What does HackerNews think of typesense?

Open Source alternative to Algolia + Pinecone and an Easier-to-Use alternative to ElasticSearch ⚡ 🔍 ✨ Fast, typo tolerant, in-memory fuzzy Search Engine for building delightful search experiences

Language: C++

#30 in C++
I work on Typesense [1] - historically considered an open source alternative to Algolia.

We then launched vector search in Jan 2023, and just last week we launched the ability to generate embeddings from within Typesense.

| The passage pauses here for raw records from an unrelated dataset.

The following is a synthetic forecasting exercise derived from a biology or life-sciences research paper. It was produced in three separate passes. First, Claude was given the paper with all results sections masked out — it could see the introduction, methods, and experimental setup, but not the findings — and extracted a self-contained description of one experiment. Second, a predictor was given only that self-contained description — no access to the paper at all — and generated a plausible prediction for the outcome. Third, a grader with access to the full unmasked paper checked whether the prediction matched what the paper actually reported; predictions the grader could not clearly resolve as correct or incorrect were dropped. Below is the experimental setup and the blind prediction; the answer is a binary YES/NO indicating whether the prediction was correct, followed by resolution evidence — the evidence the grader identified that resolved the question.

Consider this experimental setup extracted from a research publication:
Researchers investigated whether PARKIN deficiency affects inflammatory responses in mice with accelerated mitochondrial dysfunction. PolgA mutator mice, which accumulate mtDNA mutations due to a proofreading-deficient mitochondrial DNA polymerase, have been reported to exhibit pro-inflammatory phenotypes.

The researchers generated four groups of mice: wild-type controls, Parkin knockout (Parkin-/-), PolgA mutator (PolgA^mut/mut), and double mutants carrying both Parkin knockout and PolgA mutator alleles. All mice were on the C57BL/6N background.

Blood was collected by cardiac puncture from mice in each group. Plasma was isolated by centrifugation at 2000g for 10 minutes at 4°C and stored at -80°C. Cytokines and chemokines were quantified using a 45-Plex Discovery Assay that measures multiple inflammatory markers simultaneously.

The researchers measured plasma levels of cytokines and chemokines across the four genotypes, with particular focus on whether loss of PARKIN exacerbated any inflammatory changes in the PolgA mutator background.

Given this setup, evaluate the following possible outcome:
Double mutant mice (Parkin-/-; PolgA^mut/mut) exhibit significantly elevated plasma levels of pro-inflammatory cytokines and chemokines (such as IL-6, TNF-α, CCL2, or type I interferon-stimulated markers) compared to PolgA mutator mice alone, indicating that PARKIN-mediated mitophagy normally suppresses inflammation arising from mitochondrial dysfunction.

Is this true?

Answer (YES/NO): NO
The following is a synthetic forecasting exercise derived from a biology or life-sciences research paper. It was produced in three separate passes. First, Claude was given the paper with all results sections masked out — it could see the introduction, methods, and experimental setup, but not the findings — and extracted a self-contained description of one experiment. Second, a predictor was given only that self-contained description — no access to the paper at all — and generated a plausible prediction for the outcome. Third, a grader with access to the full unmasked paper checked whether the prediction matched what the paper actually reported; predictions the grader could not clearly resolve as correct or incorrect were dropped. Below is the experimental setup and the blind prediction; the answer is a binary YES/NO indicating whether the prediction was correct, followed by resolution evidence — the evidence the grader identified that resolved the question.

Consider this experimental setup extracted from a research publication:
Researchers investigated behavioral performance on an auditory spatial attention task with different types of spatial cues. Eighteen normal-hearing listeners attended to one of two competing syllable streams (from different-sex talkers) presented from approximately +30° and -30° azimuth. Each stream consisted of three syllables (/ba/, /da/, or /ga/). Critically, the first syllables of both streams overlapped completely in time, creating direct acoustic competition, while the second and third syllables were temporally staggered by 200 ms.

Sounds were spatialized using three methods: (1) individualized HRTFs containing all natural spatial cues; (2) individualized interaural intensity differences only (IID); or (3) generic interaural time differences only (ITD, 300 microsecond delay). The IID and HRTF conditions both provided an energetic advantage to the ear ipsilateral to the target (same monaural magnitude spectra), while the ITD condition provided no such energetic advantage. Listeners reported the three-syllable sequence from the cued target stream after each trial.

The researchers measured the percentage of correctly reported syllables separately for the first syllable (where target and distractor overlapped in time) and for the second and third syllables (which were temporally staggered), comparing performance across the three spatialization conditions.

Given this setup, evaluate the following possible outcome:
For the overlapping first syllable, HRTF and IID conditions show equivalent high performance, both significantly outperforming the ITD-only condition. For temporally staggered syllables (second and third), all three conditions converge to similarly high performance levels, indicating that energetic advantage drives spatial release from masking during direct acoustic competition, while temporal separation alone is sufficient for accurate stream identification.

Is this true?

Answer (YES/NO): NO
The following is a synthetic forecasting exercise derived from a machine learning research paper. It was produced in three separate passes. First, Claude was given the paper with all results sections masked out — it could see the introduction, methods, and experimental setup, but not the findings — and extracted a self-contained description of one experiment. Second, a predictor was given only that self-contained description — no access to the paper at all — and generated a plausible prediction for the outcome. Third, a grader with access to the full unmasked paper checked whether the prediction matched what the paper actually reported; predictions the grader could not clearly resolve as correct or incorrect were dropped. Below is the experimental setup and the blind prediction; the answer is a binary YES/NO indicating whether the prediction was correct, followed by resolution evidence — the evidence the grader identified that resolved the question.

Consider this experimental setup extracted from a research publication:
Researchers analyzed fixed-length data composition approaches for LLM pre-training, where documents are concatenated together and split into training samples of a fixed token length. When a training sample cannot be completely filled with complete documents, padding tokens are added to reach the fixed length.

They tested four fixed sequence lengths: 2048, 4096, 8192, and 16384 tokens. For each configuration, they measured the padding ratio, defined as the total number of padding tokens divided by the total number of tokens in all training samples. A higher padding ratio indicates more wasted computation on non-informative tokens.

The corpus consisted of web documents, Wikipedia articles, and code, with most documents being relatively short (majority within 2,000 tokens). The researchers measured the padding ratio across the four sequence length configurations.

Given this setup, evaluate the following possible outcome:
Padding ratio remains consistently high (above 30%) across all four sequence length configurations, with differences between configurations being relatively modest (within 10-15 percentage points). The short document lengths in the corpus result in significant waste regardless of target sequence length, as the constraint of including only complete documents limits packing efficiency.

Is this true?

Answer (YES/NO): NO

You'd just need to send JSON data, and Typesense can generate embeddings for your data using OpenAI, PaLM API, or built-in models like S-BERT, E-5, etc (running on a GPU if you prefer) [2]

You can then do a hybrid (keyword + semantic) search by just sending the search keywords to Typesense, and Typesense will automatically generate embeddings for you internally and return a ranked list of keyword results weaved with semantic results (using Rank Fusion).

You can also combine filtering, faceting, typo tolerance, etc - the things Typesense already had - with semantic search.

For context, we serve over 1.3B searches per month on Typesense Cloud [3]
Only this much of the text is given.